▸ **Work to be completed**: Transcribe all the entries word for word, but omit the images.

▸ **Records provided**:
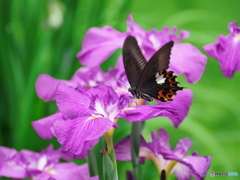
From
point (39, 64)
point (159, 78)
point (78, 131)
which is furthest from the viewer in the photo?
point (39, 64)

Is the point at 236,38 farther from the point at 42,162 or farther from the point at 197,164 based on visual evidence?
the point at 42,162

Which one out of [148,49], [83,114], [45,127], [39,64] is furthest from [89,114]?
[39,64]

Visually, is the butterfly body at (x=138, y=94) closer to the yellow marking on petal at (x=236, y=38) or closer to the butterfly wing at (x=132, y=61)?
the butterfly wing at (x=132, y=61)

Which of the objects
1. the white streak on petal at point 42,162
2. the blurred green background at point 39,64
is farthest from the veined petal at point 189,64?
the blurred green background at point 39,64

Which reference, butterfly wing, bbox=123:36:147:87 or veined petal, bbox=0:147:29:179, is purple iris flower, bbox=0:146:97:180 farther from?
butterfly wing, bbox=123:36:147:87

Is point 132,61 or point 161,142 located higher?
point 132,61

▸ **Full response**:
From
point (39, 64)
point (159, 78)
point (78, 131)
which is furthest from the viewer in the photo?
point (39, 64)

Is the point at 236,38 farther from the point at 42,162 or farther from the point at 197,164 based on visual evidence?
the point at 42,162

Which one out of [148,49], [83,114], [45,127], [39,64] is furthest from [89,114]?
[39,64]

Visually, is the butterfly body at (x=138, y=94) closer to the yellow marking on petal at (x=236, y=38) or closer to the butterfly wing at (x=132, y=61)?
the butterfly wing at (x=132, y=61)

Which of the objects
1. the white streak on petal at point 42,162
2. the blurred green background at point 39,64
is farthest from the veined petal at point 189,64?
the blurred green background at point 39,64

Which reference, butterfly wing, bbox=123:36:147:87 or veined petal, bbox=0:147:29:179, is purple iris flower, bbox=0:146:97:180 farther from?
butterfly wing, bbox=123:36:147:87

Is point 132,61 or point 161,142 located higher?
point 132,61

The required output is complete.